_JOB_
Return the lines from the line with "What is the extent" to the line with "How far is point", both included, without changing anything.

_TASK INPUT_
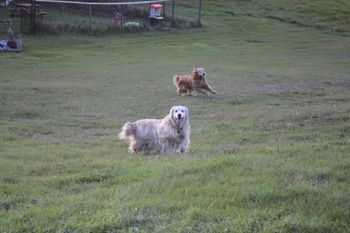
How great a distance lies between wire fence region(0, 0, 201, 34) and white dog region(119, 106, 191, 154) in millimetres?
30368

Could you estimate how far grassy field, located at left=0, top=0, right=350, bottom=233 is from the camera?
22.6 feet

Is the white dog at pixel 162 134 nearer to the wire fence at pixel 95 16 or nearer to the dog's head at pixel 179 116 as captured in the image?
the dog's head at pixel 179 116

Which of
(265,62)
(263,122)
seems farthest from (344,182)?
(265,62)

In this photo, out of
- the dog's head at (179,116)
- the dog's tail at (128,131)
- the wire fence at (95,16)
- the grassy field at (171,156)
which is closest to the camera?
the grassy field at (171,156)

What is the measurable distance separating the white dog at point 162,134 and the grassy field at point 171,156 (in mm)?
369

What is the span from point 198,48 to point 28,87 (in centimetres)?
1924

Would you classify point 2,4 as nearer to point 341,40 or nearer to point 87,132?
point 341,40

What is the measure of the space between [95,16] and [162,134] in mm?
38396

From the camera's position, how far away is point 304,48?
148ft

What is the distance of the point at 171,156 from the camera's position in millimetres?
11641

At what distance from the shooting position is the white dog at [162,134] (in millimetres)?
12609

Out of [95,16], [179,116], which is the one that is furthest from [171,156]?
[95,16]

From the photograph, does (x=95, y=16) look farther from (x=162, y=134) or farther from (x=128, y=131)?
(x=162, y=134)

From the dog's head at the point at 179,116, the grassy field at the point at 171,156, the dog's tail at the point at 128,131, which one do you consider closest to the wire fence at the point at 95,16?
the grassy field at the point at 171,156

...

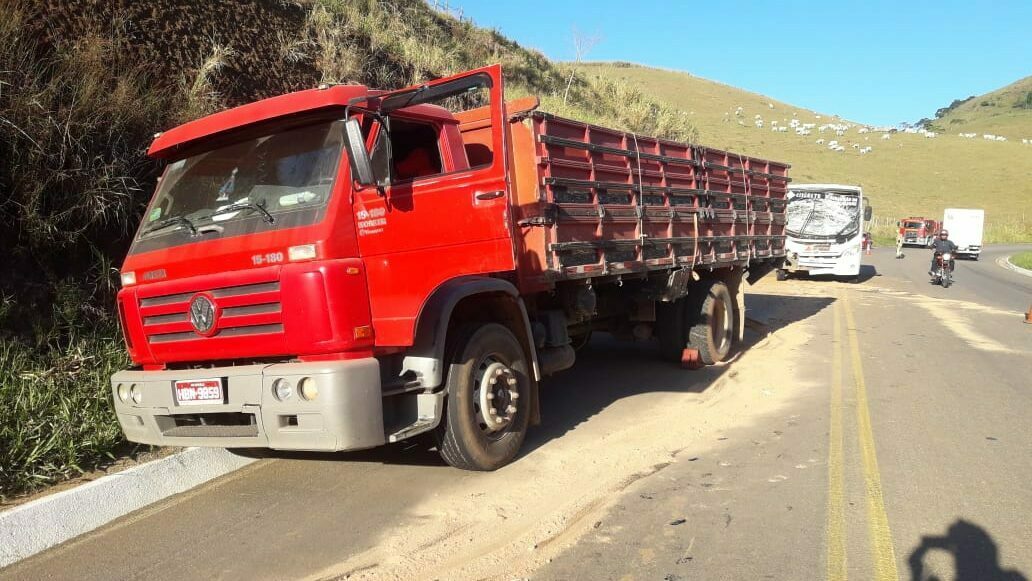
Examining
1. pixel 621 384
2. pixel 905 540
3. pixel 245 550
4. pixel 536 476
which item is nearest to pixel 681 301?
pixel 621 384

* * *

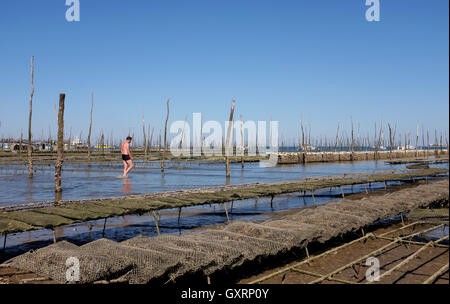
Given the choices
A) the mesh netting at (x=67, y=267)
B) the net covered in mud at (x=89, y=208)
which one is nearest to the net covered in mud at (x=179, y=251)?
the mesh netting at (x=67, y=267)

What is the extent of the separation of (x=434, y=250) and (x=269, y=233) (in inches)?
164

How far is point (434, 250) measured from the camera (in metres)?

_RESULT BELOW_
What is the extent of the separation of (x=434, y=250) and (x=269, y=233) (in inches)?
164

How far is point (434, 250) measured from the camera (in metres)?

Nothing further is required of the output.